Meganathan Saveetha, Katiyar Arpit, Srivastava Esha, Mishra Rakesh Kumar
Tata Institute for Genetics and Society, Bengaluru, 560065, India, 91 9441902188.
Online J Public Health Inform. 2025 Jun 25;17:e65039. doi: 10.2196/65039.
One Health is a collaborative approach that can be used to evaluate and enhance the fields of human, animal, and environmental health and to emphasize their sectoral interconnectedness. Empirical evaluation of the One Health performance of a country in the form of an index, provides direction for actionable interventions such as targeted funding, prioritized resource allocation, rigorous data management, and evidence-based policy decisions. These efforts, along with public engagement and awareness on disease management; environmental degradation, and preparedness toward disease outbreaks, contribute to strengthening global health security. Thus, developing a One Health Index (OHI) calculator for India is a significant step toward evidence-based One Health governance in the context of low-and middle-income countries.

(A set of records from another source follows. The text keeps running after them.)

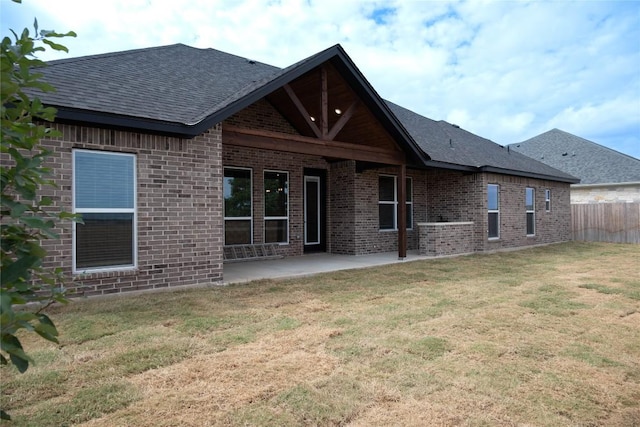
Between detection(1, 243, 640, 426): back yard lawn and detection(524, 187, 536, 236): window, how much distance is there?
961 centimetres

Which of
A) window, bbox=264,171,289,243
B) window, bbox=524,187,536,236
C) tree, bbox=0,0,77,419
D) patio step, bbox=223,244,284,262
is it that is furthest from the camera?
window, bbox=524,187,536,236

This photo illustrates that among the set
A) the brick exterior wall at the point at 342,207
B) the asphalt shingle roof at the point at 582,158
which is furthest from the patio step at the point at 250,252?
the asphalt shingle roof at the point at 582,158

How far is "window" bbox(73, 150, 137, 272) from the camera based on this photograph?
5660 mm

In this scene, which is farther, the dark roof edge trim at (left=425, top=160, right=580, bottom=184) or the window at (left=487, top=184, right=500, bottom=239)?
the window at (left=487, top=184, right=500, bottom=239)

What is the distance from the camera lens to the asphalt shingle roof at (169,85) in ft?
19.0

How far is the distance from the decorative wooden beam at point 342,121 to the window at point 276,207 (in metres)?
3.02

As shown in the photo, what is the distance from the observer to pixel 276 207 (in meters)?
11.0

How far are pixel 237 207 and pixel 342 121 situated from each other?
3.83 m

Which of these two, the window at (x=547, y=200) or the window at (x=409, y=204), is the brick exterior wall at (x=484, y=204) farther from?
the window at (x=409, y=204)

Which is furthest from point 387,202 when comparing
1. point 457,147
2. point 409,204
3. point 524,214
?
point 524,214

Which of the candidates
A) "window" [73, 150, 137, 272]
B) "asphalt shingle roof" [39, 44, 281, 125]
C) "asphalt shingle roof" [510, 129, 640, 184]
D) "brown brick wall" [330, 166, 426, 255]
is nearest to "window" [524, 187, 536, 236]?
"brown brick wall" [330, 166, 426, 255]

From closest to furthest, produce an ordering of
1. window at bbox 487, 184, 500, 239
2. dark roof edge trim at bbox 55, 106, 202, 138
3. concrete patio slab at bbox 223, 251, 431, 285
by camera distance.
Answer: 1. dark roof edge trim at bbox 55, 106, 202, 138
2. concrete patio slab at bbox 223, 251, 431, 285
3. window at bbox 487, 184, 500, 239

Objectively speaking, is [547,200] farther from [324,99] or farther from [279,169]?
[324,99]

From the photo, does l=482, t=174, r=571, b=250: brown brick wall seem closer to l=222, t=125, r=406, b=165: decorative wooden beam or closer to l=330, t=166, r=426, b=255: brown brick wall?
l=330, t=166, r=426, b=255: brown brick wall
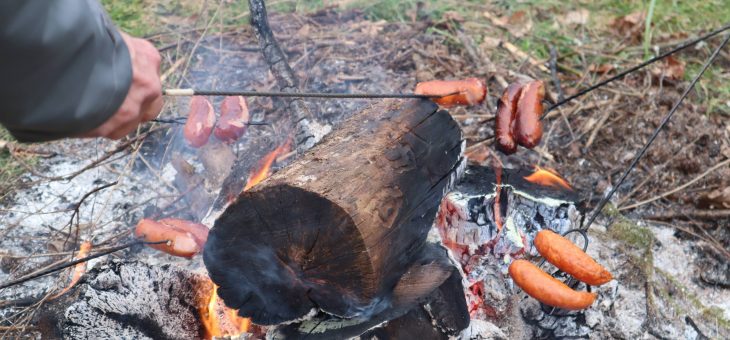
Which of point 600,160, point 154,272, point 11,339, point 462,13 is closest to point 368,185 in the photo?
point 154,272

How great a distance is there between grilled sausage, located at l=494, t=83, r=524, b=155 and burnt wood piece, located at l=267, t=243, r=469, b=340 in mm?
1073

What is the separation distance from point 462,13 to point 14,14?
460cm

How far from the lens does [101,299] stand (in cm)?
247

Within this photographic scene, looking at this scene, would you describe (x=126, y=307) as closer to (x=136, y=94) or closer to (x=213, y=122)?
(x=136, y=94)

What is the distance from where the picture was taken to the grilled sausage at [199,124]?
360cm

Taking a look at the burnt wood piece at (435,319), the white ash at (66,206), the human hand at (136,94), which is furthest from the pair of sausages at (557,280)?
the white ash at (66,206)

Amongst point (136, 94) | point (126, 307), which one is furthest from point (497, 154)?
point (136, 94)

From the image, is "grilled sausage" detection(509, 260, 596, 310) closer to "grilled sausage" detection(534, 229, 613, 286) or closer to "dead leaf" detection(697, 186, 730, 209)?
"grilled sausage" detection(534, 229, 613, 286)

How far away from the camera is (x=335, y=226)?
2141mm

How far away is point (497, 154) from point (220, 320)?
2.18 metres

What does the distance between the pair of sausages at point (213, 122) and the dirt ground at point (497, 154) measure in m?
0.24

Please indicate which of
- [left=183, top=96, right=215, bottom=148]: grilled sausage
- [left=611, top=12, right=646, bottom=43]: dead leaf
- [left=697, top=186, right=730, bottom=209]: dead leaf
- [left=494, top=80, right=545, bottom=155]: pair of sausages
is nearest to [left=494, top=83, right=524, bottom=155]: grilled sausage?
[left=494, top=80, right=545, bottom=155]: pair of sausages

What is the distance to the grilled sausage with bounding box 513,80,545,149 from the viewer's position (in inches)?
130

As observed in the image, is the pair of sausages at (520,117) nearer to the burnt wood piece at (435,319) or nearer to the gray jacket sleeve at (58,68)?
the burnt wood piece at (435,319)
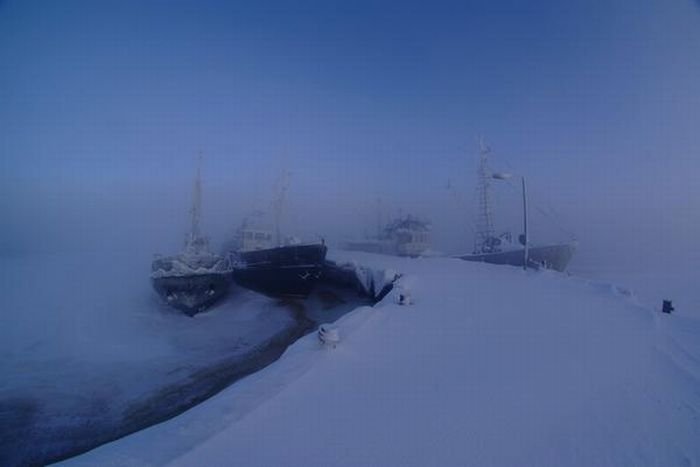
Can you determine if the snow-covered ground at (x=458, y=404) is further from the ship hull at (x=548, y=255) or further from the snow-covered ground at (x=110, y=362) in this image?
the ship hull at (x=548, y=255)

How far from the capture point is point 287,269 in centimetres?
2155

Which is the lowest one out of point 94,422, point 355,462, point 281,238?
point 94,422

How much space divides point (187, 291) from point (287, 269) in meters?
5.99

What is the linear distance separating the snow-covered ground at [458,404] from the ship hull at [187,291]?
13584 millimetres

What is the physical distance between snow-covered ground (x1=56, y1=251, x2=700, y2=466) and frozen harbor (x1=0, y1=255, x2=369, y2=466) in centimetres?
393

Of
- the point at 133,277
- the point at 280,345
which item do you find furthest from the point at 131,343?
the point at 133,277

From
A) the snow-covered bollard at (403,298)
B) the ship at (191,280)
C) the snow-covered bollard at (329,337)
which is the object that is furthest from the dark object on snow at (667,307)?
the ship at (191,280)

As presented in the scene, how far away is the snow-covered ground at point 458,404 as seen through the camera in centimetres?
338

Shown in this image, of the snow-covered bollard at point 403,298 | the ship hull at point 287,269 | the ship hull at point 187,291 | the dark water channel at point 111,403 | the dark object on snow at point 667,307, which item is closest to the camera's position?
the dark water channel at point 111,403

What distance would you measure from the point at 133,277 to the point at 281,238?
1639 cm

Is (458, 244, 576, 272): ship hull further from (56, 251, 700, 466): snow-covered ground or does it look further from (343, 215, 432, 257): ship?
(56, 251, 700, 466): snow-covered ground

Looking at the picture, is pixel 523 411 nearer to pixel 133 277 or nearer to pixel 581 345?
pixel 581 345

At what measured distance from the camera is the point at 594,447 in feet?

This study aimed to (1) develop a OHI Calculator for India using efficient and user-friendly weighting methods and demonstrate the calculation of the OHI; (2) develop India-specific datasets through secondary data collection from reliable data sources; and (3) determine data gaps for policy stewardship.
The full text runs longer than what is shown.